À l’extérieur, les gens me voient comme une personne confiante, organisée et toujours sûre d’elle. On me décrit comme quelqu’un de fort, ambitieux et maître de sa vie. Mais la vérité est toute autre : ce que l’on perçoit de moi n’est qu’une partie très superficielle de qui je suis réellement.
L’image que je projette
Dans mon entourage, je montre une version parfaite de moi-même. Je souris, je donne des conseils, j’encourage les autres et je parais toujours maître de la situation. Cette image est devenue une habitude, un masque que j’ai appris à porter depuis des années.
Les facettes invisibles
Ce que personne ne sait, ce sont mes doutes constants, mes moments de solitude et mes peurs silencieuses. Je lutte souvent avec moi-même, avec mes insécurités et mes blessures passées. Ces aspects de ma vie restent cachés derrière mon apparente force.
La peur du jugement
Je garde ces vérités pour moi par peur d’être jugée. Admettre mes faiblesses pourrait changer la façon dont les autres me perçoivent. J’ai peur de perdre leur respect ou de montrer que je ne suis pas aussi forte qu’ils le croient.
Le poids de la perfection
Essayer de correspondre à l’image que les autres ont de moi est épuisant. Chaque geste, chaque parole est calculé pour ne pas trahir ce masque. Même dans mes moments de vulnérabilité, je me sens obligée de rester forte et de cacher ce que je ressens vraiment.
La découverte de soi
Avec le temps, j’apprends à accepter ces parties de moi-même que je cache.
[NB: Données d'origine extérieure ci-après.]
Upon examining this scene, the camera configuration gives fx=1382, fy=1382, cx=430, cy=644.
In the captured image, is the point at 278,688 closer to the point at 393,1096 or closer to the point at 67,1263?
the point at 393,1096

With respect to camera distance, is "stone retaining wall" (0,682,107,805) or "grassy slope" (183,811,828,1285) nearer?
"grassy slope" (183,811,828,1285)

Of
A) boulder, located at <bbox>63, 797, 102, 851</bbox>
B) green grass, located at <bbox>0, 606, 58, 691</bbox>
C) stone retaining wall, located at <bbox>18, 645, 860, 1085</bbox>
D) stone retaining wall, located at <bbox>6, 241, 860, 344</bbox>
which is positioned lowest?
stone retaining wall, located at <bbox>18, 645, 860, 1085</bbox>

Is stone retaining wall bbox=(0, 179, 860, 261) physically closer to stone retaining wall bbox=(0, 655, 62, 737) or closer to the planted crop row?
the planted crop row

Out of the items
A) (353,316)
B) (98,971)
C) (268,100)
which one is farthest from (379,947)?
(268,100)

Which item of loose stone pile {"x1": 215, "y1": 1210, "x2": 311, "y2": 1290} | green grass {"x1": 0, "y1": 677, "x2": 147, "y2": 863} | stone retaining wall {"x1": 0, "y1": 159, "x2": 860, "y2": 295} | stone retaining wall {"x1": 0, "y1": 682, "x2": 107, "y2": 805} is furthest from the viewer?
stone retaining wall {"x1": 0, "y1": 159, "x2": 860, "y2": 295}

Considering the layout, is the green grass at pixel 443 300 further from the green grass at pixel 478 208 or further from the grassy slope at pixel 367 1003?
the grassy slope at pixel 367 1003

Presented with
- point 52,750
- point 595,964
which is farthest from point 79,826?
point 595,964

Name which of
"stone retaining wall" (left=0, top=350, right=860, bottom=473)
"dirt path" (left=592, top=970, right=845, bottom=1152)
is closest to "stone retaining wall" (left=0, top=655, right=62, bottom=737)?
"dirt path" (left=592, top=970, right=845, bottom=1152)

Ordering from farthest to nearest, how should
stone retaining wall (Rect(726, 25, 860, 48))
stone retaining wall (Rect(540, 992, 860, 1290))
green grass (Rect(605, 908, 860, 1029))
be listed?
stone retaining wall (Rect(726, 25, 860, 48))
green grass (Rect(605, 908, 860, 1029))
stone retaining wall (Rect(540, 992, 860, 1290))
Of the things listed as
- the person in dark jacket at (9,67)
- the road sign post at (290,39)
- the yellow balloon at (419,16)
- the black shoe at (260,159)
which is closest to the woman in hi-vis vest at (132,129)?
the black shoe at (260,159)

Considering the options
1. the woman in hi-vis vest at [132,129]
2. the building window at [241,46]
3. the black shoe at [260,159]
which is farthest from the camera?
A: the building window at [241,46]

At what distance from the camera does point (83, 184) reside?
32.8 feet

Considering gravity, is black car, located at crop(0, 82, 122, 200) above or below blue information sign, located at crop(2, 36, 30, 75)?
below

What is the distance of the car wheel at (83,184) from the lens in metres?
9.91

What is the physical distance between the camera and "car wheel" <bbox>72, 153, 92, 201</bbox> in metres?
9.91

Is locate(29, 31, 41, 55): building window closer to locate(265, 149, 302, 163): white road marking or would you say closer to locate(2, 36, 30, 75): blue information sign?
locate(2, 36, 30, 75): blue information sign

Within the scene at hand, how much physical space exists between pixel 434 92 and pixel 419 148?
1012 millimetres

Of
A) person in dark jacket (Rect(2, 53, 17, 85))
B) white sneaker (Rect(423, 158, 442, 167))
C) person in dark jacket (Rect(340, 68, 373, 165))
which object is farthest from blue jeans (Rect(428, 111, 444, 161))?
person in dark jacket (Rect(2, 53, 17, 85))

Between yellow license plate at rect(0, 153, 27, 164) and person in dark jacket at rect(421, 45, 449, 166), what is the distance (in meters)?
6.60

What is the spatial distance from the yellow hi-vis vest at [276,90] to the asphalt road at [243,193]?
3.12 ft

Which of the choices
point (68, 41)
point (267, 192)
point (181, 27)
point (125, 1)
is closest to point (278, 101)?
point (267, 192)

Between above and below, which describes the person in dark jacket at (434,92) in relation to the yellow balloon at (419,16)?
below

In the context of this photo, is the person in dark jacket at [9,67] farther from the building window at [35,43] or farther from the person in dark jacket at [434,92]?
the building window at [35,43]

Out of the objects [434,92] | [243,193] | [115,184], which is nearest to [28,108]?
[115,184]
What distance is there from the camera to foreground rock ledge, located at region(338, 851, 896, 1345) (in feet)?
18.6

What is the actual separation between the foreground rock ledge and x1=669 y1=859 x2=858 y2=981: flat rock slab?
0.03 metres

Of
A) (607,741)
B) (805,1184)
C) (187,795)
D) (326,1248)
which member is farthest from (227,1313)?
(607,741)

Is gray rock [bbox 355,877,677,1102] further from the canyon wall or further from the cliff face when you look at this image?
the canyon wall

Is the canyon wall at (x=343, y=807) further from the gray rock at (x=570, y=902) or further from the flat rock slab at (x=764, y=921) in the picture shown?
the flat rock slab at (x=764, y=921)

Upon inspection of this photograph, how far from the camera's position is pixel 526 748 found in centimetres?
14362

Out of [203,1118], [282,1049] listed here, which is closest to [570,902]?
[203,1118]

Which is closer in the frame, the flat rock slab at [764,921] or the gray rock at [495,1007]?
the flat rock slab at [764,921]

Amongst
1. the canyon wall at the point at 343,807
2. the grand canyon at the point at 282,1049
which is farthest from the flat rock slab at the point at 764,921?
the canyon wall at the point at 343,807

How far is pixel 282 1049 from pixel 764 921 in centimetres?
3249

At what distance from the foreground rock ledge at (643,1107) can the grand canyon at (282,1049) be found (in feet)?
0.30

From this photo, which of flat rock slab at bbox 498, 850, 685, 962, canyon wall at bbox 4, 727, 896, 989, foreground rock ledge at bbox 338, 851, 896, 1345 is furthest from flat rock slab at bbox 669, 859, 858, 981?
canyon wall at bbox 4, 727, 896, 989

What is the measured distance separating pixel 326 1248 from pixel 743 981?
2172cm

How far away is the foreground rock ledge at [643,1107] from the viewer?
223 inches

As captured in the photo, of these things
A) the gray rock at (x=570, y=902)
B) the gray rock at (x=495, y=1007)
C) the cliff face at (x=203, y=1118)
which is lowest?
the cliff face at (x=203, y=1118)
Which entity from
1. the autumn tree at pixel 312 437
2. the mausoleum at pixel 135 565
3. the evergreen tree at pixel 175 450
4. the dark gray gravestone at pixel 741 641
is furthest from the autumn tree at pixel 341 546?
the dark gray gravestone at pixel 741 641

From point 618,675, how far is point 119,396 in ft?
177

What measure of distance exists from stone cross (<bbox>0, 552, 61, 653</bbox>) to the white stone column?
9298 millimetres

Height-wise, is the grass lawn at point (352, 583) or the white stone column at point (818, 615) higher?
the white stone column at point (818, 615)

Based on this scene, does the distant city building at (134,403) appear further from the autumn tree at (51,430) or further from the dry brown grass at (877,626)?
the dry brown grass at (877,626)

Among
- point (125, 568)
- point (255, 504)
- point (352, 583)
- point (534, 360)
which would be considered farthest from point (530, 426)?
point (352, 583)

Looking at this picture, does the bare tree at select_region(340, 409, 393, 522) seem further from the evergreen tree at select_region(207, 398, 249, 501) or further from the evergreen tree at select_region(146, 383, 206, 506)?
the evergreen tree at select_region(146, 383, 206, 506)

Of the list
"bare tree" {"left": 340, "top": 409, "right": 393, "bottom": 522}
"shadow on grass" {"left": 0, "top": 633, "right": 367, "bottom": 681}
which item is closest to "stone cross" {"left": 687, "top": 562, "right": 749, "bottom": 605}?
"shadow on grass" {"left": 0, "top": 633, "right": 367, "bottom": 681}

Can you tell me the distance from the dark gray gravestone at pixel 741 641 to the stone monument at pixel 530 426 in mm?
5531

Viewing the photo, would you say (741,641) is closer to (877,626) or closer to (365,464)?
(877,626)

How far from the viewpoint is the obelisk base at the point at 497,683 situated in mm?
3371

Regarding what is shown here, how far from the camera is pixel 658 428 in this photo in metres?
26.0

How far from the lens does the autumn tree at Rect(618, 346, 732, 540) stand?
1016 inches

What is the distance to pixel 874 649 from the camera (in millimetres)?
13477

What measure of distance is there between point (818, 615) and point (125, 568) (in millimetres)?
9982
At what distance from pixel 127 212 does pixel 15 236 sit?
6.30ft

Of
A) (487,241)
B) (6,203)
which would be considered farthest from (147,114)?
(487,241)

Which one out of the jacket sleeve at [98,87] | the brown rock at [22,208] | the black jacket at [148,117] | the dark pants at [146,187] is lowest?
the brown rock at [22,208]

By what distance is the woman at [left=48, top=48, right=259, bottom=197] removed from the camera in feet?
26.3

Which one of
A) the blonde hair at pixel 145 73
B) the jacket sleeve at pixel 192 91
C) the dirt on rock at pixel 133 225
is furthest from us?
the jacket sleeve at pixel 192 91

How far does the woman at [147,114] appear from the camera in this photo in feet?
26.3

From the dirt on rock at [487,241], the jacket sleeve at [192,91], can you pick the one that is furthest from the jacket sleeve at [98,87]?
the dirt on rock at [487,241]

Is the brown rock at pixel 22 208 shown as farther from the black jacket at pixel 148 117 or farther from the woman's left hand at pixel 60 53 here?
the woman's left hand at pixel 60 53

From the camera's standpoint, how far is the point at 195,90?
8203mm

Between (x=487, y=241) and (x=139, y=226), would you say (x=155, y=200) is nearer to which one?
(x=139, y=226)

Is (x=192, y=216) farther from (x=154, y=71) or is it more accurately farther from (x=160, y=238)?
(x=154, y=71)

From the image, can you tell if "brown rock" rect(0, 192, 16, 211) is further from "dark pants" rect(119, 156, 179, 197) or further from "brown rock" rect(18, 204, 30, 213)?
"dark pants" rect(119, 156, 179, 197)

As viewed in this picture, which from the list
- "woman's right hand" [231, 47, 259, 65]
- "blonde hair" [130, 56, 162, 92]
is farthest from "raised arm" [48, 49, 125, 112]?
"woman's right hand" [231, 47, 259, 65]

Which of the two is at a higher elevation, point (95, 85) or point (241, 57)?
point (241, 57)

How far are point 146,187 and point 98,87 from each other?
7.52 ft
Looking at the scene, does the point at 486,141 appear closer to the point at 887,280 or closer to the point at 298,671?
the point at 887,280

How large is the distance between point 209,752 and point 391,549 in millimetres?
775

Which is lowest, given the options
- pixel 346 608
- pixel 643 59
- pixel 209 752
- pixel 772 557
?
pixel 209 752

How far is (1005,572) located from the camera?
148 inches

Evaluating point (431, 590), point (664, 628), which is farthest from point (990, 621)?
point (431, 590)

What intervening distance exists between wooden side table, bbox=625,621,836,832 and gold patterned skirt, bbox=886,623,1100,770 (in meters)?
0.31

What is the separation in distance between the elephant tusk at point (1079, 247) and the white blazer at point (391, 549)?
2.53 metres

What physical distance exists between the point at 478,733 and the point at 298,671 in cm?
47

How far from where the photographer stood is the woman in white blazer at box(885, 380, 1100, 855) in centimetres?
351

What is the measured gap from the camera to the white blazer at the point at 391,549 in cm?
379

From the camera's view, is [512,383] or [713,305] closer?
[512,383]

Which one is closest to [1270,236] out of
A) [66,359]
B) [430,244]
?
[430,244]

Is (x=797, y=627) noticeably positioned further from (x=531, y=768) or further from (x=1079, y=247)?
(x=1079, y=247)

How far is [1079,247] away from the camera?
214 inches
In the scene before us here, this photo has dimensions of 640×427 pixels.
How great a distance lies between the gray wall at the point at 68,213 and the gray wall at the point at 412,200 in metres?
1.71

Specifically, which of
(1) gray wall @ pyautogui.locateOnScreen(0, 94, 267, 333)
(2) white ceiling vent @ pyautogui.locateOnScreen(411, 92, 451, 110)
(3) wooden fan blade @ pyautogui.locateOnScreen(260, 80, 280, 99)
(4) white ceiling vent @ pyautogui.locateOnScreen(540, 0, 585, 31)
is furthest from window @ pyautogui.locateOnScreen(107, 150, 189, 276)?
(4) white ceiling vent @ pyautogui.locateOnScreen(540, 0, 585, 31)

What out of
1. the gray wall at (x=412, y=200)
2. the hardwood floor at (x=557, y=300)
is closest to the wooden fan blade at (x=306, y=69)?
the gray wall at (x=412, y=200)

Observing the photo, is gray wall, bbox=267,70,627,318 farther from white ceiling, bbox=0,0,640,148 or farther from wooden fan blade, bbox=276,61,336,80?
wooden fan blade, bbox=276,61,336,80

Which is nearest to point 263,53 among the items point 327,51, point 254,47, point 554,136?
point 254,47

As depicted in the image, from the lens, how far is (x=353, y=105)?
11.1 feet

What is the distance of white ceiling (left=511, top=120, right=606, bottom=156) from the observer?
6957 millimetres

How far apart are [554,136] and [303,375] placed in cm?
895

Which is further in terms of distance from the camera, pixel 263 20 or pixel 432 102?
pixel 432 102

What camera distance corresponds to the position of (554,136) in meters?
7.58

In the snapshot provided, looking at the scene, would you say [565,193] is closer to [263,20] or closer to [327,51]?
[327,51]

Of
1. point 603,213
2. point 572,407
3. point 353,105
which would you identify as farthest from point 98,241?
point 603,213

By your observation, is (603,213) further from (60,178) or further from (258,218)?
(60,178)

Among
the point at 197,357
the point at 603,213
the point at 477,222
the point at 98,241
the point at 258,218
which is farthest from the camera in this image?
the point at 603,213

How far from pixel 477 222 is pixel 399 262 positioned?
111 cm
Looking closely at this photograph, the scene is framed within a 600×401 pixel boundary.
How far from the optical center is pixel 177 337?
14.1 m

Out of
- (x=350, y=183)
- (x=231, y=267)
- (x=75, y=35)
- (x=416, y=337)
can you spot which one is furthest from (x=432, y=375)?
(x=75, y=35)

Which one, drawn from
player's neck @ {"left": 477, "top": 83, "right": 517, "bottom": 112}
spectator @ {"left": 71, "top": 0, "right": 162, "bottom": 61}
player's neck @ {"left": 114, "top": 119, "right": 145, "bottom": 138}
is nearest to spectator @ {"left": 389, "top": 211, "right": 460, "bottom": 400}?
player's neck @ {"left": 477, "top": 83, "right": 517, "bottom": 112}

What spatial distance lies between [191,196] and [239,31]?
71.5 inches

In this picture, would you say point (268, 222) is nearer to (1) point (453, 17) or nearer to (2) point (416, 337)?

Être honnête avec soi-même est plus important que ce que les autres pensent. J’essaie désormais de trouver un équilibre entre l’image que je montre et la réalité de mes émotions.
Conclusion
Je ne suis pas la femme que les gens pensent, et c’est parfaitement normal. Derrière chaque sourire et chaque façade, il y a une histoire, des peurs et des rêves invisibles. Cette confession est un pas vers l’acceptation de moi-même et peut-être vers une vie plus authentique, où je peux enfin être pleinement moi.